Nie wiedziałam, że tak dawno robiłam ostatni wpis. Szyć ostatnio też mało szyłam. Mam nadzieję, że uda mi się to zmienić.
Kilka lat temu, kiedy zaczęłam się interesować patchworkiem przeglądałam mnóstwo stron z patchworkami i podziwiałam prace innych, zresztą robię to do dzisiaj. Zobaczyłam wzór lone star. Bardzo mi się spodobał. Wtedy wydawało mi się, że nigdy go nie uszyję. Myślałam, że każda część jest krojona osobno i po kolei zszywana. Na szczęście jest Internet i całe mnóstwo instrukcji. Dzięki temu w końcu powstała moja własna lone star, do tego uszyta z samodzielnie farbowanych tkanin. No nie całkiem samodzielnie, bo z dużą pomocą pewnych zdolnych sióstr z grupy Patchwork Cokolwiek Pomorski. W każdym razie gwiazdę uszyłam i póki co nie zamierzam szyć kolejnej. To wzór dla bardzo cierpliwych, tutaj 0,1mm ma znaczenie. Jeszcze nigdy tyle  nie  prułam przy jednej pracy. Nie pomogło nawet spinanie wszystkiego szpilkami. Na szczęście dobrnęłam do końca. Z mojej gwiazdy uszyłam pierwszą całkiem moją poduszkę. Zdecydowałam się nawet na pikowanie. Mistrzem w tej dziedzinie nie jestem, ale trenuję, może kiedyś osiągnę zadowalający mnie poziom. Póki co czerpię radość z samego procesu tworzenia.



4 komentarze:

  1. Powrót w wielkim stylu!

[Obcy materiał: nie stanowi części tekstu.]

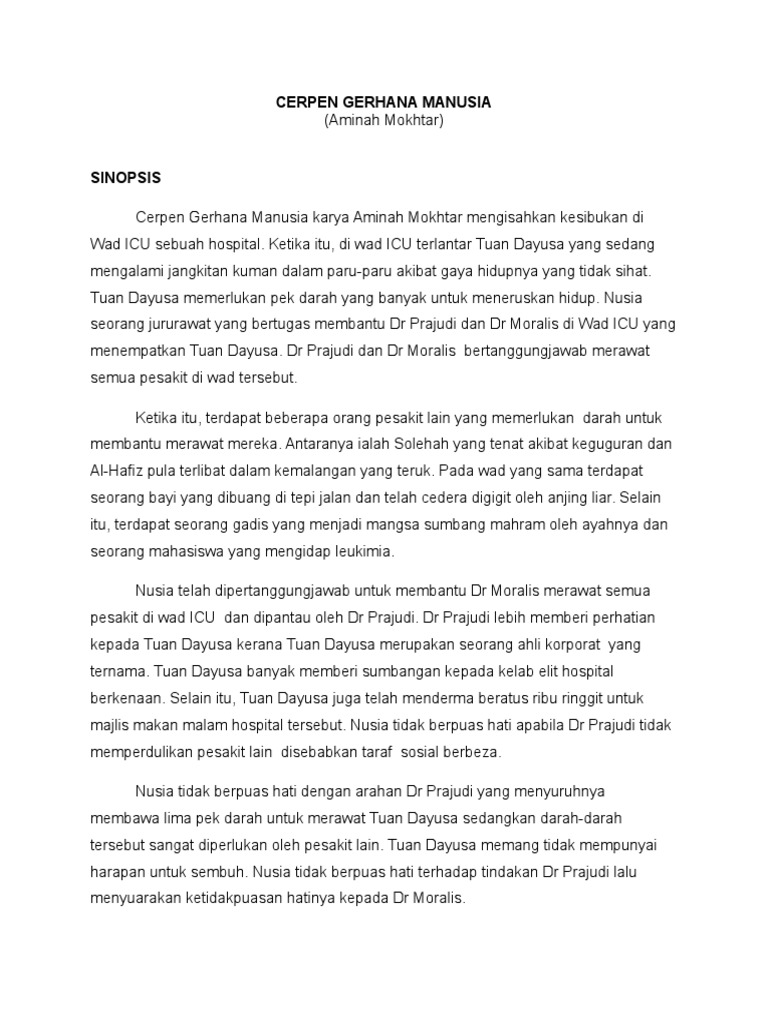 CERPEN GERHANA MANUSIA
(Aminah Mokhtar)

SINOPSIS

Cerpen Gerhana Manusia karya Aminah Mokhtar mengisahkan kesibukan di Wad ICU sebuah hospital. Ketika itu, di wad ICU terlantar Tuan Dayusa yang sedang mengalami jangkitan kuman dalam paru-paru akibat gaya hidupnya yang tidak sihat. Tuan Dayusa memerlukan pek darah yang banyak untuk meneruskan hidup. Nusia seorang jururawat yang bertugas membantu Dr Prajudi dan Dr Moralis di Wad ICU yang menempatkan Tuan Dayusa. Dr Prajudi dan Dr Moralis bertanggungjawab merawat semua pesakit di wad tersebut.

Ketika itu, terdapat beberapa orang pesakit lain yang memerlukan darah untuk membantu merawat mereka. Antaranya ialah Solehah yang tenat akibat keguguran dan Al-Hafiz pula terlibat dalam kemalangan yang teruk. Pada wad yang sama terdapat seorang bayi yang dibuang di tepi jalan dan telah cedera digigit oleh anjing liar. Selain itu, terdapat seorang gadis yang menjadi mangsa sumbang mahram oleh ayahnya dan seorang mahasiswa yang mengidap leukimia.

Nusia telah dipertanggungjawab untuk membantu Dr Moralis merawat semua pesakit di wad ICU dan dipantau oleh Dr Prajudi. Dr Prajudi lebih memberi perhatian kepada Tuan Dayusa kerana Tuan Dayusa merupakan seorang ahli korporat yang ternama. Tuan Dayusa banyak memberi sumbangan kepada kelab elit hospital berkenaan. Selain itu, Tuan Dayusa juga telah menderma beratus ribu ringgit untuk majlis makan malam hospital tersebut. Nusia tidak berpuas hati apabila Dr Prajudi tidak memperdulikan pesakit lain disebabkan taraf sosial berbeza.

Nusia tidak berpuas hati dengan arahan Dr Prajudi yang menyuruhnya membawa lima pek darah untuk merawat Tuan Dayusa sedangkan darah-darah tersebut sangat diperlukan oleh pesakit lain. Tuan Dayusa memang tidak mempunyai harapan untuk sembuh. Nusia tidak berpuas hati terhadap tindakan Dr Prajudi lalu menyuarakan ketidakpuasan hatinya kepada Dr Moralis.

Gratuluję, już pisałam, przepiękna :)
    Mam odłożone tkaniny na taką gwiazdę, ale jakoś nie mogę się zabrać i przyznam, że Twój post mnie nie zachęca... Nie znoszę prucia :)
    Twój trud się opłacił - cudna ta gwiazda, bardzo mi się podoba.

    OdpowiedzUsuń
  2. Małgosiu nie zniechęcaj się. Masz większą wprawę w szyciu patchworków. Na pewno pójdzie ci lepiej. Do tego ta radość na końcu, że się udało- bezcenna.

    OdpowiedzUsuń
  3. Przepiękna poducha!!! Fantastyczna!!!